La réglementation tient compte de la fragilité des bébés et de leurs besoins nutritionnels spécifiques. Les règles applicables viennent en plus de celles visant l’ensemble des aliments : elles constituent un 3e niveau de garanties. Elles visent un double objectif : assurer une alimentation lactée exclusive jusqu'à au moins 4 mois et promouvoir une diversification progressive après 4-6 mois. De 0 à 3 ans, ces aliments spécifiques apportent la juste dose en protéines, lipides, vitamines et minéraux. Des seuils minimaux sont recommandés pour les acides gras essentiels, le fer, certaines vitamines... afin de limiter les risques de carences.

A l'inverse, des seuils maximaux sont définis pour contrôler les apports en sucre, en sel, en certaines graisses, en vitamines et minéraux...

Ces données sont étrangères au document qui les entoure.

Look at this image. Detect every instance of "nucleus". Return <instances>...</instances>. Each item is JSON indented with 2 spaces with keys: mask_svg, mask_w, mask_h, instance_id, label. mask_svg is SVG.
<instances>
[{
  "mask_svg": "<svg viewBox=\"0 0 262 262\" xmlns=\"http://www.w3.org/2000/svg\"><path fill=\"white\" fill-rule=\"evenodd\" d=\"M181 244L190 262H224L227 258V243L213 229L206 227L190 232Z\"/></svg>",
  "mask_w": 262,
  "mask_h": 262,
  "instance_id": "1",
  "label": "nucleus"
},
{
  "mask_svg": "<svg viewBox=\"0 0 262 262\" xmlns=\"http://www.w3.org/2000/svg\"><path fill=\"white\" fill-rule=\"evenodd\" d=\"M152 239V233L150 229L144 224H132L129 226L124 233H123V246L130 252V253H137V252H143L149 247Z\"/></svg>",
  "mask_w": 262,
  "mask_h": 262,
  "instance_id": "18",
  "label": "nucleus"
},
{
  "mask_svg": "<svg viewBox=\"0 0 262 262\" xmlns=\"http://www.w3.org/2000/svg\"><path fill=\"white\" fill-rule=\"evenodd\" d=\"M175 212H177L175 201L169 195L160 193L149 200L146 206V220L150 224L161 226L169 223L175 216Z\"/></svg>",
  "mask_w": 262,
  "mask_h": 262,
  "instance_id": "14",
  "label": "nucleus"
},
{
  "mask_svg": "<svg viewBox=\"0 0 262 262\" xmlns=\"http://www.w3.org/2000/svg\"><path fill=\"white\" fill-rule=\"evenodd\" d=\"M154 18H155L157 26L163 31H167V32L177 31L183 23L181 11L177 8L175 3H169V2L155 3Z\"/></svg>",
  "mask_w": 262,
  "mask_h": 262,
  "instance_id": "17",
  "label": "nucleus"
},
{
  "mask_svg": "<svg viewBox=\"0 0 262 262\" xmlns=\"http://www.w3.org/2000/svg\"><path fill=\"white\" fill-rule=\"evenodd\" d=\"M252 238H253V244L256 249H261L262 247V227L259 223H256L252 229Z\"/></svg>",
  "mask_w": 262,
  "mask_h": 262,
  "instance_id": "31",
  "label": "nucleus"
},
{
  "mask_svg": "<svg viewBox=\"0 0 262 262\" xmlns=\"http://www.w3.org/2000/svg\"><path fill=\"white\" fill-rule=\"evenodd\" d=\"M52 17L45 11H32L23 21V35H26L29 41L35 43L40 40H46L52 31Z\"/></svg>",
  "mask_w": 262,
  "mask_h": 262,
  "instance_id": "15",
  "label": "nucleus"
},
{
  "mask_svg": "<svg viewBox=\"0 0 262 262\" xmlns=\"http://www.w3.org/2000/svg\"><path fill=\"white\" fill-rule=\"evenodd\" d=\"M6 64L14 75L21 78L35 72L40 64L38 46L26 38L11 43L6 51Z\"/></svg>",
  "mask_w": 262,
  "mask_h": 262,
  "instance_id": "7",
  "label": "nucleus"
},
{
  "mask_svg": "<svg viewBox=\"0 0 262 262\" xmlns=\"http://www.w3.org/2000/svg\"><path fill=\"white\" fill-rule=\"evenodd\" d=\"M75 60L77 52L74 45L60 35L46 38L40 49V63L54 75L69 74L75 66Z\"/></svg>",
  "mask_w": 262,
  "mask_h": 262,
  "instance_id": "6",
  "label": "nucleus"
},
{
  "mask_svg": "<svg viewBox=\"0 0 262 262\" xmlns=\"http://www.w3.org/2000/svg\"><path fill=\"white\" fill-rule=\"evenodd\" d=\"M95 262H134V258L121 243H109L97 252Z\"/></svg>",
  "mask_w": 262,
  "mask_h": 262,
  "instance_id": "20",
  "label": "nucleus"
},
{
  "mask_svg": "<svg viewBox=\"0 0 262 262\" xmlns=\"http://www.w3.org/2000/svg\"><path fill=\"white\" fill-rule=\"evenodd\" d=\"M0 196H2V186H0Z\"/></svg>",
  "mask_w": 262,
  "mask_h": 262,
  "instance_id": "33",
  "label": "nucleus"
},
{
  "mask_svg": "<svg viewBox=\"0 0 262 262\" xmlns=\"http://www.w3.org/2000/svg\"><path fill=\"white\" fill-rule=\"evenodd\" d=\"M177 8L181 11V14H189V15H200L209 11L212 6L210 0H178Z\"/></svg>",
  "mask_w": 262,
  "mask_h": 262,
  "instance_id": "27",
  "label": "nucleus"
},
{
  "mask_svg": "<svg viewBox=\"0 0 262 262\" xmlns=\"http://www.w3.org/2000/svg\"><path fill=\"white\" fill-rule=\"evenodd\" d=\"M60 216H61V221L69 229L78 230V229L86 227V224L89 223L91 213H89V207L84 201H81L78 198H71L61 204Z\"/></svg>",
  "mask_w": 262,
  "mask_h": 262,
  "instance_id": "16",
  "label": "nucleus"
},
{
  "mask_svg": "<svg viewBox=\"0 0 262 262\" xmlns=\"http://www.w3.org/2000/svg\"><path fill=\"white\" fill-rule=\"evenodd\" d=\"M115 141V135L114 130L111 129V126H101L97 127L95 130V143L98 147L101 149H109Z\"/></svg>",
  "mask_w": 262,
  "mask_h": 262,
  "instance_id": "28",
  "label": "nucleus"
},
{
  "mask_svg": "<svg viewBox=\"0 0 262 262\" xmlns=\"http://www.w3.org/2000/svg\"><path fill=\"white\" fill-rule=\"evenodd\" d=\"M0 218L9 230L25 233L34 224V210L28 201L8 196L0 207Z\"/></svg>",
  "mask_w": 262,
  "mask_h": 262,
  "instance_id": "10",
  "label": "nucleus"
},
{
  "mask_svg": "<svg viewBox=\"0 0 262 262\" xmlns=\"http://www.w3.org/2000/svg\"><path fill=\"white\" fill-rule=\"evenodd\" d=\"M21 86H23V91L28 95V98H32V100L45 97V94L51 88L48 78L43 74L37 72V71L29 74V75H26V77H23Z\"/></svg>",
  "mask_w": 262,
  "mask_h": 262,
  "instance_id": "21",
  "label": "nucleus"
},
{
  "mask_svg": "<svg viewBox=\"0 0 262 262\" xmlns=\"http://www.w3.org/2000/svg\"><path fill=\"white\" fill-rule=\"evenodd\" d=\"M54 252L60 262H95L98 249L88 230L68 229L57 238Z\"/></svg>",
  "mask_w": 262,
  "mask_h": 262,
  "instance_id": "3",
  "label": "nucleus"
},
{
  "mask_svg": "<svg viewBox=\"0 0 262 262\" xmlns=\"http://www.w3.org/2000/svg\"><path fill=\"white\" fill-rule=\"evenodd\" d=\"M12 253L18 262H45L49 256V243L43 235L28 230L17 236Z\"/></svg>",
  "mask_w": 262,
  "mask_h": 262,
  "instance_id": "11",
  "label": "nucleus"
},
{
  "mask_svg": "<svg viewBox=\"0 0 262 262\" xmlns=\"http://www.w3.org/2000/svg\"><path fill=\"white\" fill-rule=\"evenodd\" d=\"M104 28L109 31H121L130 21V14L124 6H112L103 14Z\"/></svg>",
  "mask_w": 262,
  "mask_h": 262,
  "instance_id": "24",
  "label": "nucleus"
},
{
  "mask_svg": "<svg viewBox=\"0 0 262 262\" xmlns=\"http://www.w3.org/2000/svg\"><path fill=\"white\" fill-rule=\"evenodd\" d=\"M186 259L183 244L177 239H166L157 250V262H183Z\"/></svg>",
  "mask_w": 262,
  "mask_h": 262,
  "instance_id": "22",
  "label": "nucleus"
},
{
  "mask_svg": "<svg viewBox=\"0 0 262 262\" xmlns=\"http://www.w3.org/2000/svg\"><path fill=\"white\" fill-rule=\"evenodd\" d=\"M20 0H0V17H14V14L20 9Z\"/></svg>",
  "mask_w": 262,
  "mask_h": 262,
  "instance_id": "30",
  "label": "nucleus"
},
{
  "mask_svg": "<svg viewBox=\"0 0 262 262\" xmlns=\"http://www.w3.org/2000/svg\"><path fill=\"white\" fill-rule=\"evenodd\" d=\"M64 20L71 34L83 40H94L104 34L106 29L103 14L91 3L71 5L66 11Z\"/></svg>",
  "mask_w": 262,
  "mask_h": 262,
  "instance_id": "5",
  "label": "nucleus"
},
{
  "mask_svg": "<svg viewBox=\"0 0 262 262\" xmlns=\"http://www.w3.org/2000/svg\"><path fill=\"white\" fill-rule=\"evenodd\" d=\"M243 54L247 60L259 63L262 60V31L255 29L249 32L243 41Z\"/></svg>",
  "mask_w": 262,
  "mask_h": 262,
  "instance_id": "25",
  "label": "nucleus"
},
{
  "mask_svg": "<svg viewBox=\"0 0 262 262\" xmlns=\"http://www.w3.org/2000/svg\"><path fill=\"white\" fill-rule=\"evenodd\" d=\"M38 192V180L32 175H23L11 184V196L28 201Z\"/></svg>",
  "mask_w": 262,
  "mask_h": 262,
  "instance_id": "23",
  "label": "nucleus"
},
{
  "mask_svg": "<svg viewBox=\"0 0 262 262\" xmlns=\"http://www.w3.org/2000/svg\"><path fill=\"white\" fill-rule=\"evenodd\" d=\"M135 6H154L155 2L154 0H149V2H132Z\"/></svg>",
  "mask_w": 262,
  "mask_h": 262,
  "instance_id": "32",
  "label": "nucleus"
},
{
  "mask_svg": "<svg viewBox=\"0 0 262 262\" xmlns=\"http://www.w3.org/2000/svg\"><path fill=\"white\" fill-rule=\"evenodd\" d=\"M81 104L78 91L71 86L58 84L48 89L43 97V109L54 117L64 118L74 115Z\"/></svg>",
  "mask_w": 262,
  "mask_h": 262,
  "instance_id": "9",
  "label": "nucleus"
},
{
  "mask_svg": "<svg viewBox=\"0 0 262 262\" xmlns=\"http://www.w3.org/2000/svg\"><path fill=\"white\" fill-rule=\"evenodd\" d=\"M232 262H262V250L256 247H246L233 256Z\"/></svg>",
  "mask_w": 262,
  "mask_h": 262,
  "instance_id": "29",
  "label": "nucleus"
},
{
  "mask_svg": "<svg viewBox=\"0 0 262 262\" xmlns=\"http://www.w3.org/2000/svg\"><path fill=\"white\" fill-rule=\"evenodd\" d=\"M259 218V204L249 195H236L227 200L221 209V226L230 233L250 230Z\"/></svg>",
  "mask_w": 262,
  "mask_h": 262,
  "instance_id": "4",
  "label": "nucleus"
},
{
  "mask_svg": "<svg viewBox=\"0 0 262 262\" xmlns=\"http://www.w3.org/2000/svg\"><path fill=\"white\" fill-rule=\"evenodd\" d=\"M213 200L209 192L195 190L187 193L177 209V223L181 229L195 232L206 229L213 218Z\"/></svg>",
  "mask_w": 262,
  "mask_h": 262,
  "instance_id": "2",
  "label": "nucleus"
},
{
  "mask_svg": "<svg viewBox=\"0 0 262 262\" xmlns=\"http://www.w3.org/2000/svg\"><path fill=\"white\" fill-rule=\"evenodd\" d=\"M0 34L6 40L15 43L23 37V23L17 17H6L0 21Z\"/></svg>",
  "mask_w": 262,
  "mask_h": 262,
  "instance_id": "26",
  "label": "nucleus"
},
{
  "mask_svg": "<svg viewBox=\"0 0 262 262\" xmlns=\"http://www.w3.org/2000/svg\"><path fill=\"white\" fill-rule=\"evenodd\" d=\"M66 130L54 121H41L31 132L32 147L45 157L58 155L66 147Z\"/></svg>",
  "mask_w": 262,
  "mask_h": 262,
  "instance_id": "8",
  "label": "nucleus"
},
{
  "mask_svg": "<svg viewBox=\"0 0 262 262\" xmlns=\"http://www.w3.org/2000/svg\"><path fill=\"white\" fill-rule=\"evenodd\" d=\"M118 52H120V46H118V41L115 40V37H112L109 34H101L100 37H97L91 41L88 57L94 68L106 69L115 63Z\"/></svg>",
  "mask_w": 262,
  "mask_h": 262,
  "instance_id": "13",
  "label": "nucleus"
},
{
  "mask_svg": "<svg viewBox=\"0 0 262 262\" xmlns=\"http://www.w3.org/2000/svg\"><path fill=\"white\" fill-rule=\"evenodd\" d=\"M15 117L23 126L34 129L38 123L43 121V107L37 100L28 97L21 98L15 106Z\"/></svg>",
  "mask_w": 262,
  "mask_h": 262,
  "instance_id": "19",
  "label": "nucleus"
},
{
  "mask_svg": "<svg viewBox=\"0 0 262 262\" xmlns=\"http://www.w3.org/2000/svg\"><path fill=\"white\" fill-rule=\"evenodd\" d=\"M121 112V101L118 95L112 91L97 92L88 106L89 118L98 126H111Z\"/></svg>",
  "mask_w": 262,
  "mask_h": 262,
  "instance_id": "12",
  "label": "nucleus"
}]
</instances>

Un souci particulier d’informations des parents fait que sont mentionnés sur l’étiquetage tous les ingrédients utilisés dans la préparation des aliments, sans possibilité de dérogations. Des modes d’emplois précis sont imposés. Enfin, les fabricants diffusent des documents d’information, élaborés en concertation avec le corps médical et mettent souvent à disposition un service de renseignements par téléphone.

Les règles sont plus exigeantes en matière de qualité-sécurité. Les aliments infantiles ne contiennent ni conservateurs, ni colorants, ni édulcorants, ni additifs, ni arôme artificiel à l’exception de l’éthylvanilline. Leur teneur en résidus de pesticides est proche de zéro (<1 µg/100 g). Ces limites sont de 10 à 1000 fois plus basses que celles exigées pour les aliments courants et les aliments pour bébés sont les seuls aliments à garantir une teneur très faible et maîtrisée en nitrates (<25 mg/100 g vs 90 mg/100 g dans une purée de carottes du marché). Pour répondre à ces normes, les fabricants d’aliments pour bébés mettent en place un contrôle très strict, de la production des matières premières jusqu’au produit fini.